French Ligue 1 Standings and PSG’s Results
By the end of round seven, PSG sit atop Ligue 1 with 16 points, followed by Marseille, Strasbourg, and Lyon with 15 points each. Monaco and Lens sit on 13, while Lille trails in seventh with 11, with Paris FC, Toulouse, and Rennes close behind on 10.
Brest and Nice are level on eight points in 11th and 12th, with Lorient in 13th on seven, and Le Havre and Nantes tied on six in 14th to 16th. Angers hold the relegation spot on five, while Metz languishes bottom with two points in 18th place.
Paris in Ligue 1 and Recent Form
PSG has recorded five wins and one defeat—an early loss to their arch-rivals Marseille in a classic French clash that coincided with the Ballon d’Or ceremony, delayed 24 hours due to weather. A 1-0 win over Nantes and Angers, a 6-3 thrashing of Toulouse, a 2-0 win over Lens, and a 2-0 victory over Saint-Étienne in the latest round highlight their league form.
Their meeting with Lille marked the 105th chapter in this long-running fixture, with PSG holding 45 wins to Lille’s 33 and 27 draws in all competitions. PSG’s aggregate score against Lille stands at 153-112 in their favor, according to Transfermarkt’s data.

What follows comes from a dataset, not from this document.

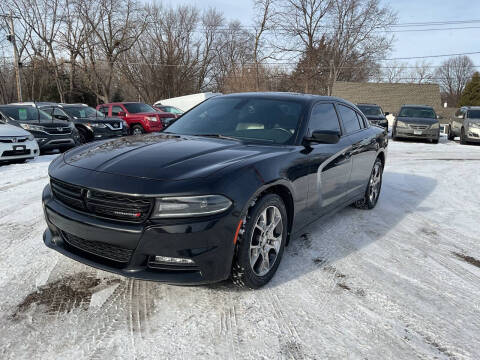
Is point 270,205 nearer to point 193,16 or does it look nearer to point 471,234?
point 471,234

PSG’s season has been a blend of resilience and record-chasing, with the club’s merchandising surge mirroring on-field ambitions as they balance a packed schedule across domestic and European commitments.
And with two big objectives in sight—domestic glory and continental success—Paris continues to write the script, even if it means a few more players circling the medical room like a carefully placed sniper’s target list. So far, so dramatic, and yes, the shirt fire is real—so bring a spare jersey if you’re heading to the Parc des Princes for a Saturday afternoon, or you’ll be stuck cheering with a PSG scarf that’s seen as much drama as their injury updates.
But hey, if the players keep getting fit, the headlines stay green, and the jerseys fly off the shelves, you might say Paris is not just chasing trophies, but a souvenir throne in every corner shop. Meanwhile, a footballing proverb remains true: luck is what happens when preparation meets a good cough-and-sprint run from your medical team. And in Paris, even the doctors get a standing ovation when a muscle cooperates with a sprint finish.
"If injuries keep piling up, PSG will have to field a squad of mascots with laminated health cards—at least they’d be cute in the highlights." If you doubt this, just remember: football is a game where a hamstring can decide a season and a jersey can decide a fashion trend. And with Messi gone, perhaps the best new superpower is the power of the merch stand to keep the club financially fresh while the players get back to the pitch.